His business plan was approved by participants who attended a government-organized business forum for Lori Province that took place on February 23.
With an educational background in cinematography, Parseghyan has mostly worked as a producer, businessman, hotel owner, and active tourism promoter.
After the 2018 Velvet Revolution, Parseghyan returned to Armenia and decided to invest in the country's economic development.
In order to choose a suitable village for his investment, the businessman visited almost all the villages in Lori.
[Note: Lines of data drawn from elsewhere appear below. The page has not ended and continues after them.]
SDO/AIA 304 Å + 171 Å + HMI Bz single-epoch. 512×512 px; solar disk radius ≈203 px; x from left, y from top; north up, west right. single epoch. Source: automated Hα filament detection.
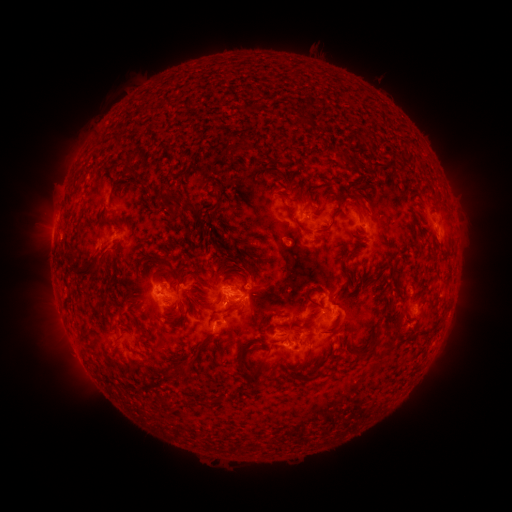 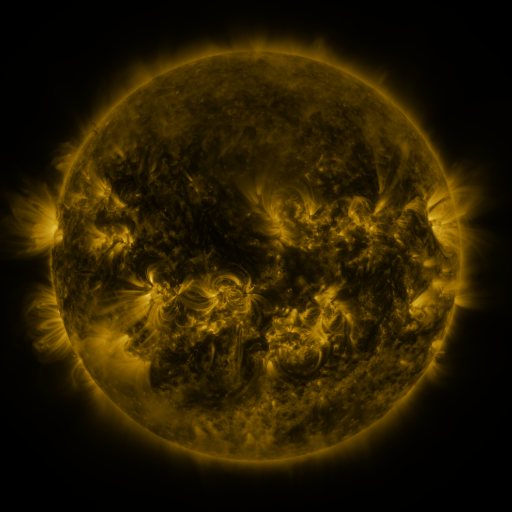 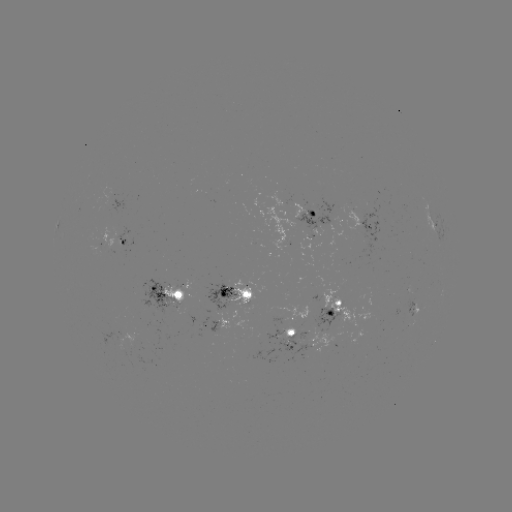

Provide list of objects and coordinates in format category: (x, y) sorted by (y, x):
filament: (384, 114)
filament: (241, 145)
filament: (234, 164)
filament: (128, 174)
filament: (357, 195)
filament: (295, 198)
filament: (179, 201)
filament: (215, 207)
filament: (358, 210)
filament: (172, 215)
filament: (112, 223)
filament: (325, 228)
filament: (245, 262)
filament: (84, 275)
filament: (168, 275)
filament: (308, 291)
filament: (249, 306)
filament: (400, 324)
filament: (144, 332)
filament: (310, 351)
filament: (365, 351)
filament: (244, 354)
filament: (319, 373)
filament: (247, 377)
"Thankfully, I found Ardvi. I loved the village and its villagers very much," said Parseghyan. For this project, he’ll collaborate with his two nephews, Artem and Tigran Parseghyan. Artem is a wine maker, while Tigran is engaged in web marketing.
Parseghyan mentions the difficulty of buying land in Lori, since one hectare is divided between twenty or thirty people. He’s already bought two hectares in Ardvi and is thinking about buying another two or three hectares.
Ardvi village is famous for the St. Hovhannes Monastery (8-12 centuries AD) and some other medieval monuments, khachkars and therapeutic water spring named “Snake’s Cord”. Two famous Armenian films, “The Color of Pomegranates” and “We and Our Mountains”, were partly shot in this village.
Parseghyan plans to renovate all the roofs of the houses in the village, making them brick color, pave the streets, and renovate the school.
According to the business plan, a souvenir shop will be opened in Ardvi, together with another store to sell honey, yogurt and other agricultural products produced by the villagers. They’re also thinking about berry production, since berries grow well in the area. A hotel and a restaurant complex are also included in the business plan.
"5-10% of the amount paid by each tourist visiting our tourist center will be allocated to the village fund. It will be directed to Ardvi's development. If we are able to make Ardvi a model of tourism village, it will be a center of not only hands-on, but also classic tourism,” says Parseghyan.
Ardvi has around 200 inhabitants, 150 hectares of arable land and 150 heads of cattle. Out of 150 hectares of arable land, only 50 hectares are irrigated.
"Of these 50 hectares, we cultivate only five or six hectares of land. The rest is grassland,” says Samvel Vahramyan, the administrative head of Ardvi. Vahramyan witnessed Parseghyan’s price negotiations for the land and says it’s been done without any trickery.
Robert Vahramyan, a villager from Ardvi, says that the village could really benefit from tourism development, since residents will be able to sell their products, the young will not leave the village, and the schools will not be closed.
Village resident Armine Tamrazyan, a nurse, also looks forward to the project’s implementation and says that the villagers produce only ecologically clean dairy products.
Rafik Kirakosyan is in the guest house business. He believes that the future hotel will not harm their business, since there are tourists who want to live with local families.
“We have dreamt about Ardvi becoming a tourism center and we will achieve it. We have fought against those who wanted to open a mine here and we will fight again, if needed,” says Kirakosyan.
According to Samvel Parseghyan, the long-term goal of the project is the development of Ardvi. In this regard, the businessman expects government support.
"I would not like to talk about the amount of my investments yet, but that's a big deal. I plan to present the business plan to the villagers of Ardvi in May. At that time, I will announce the amount of my investment,” says Parseghyan.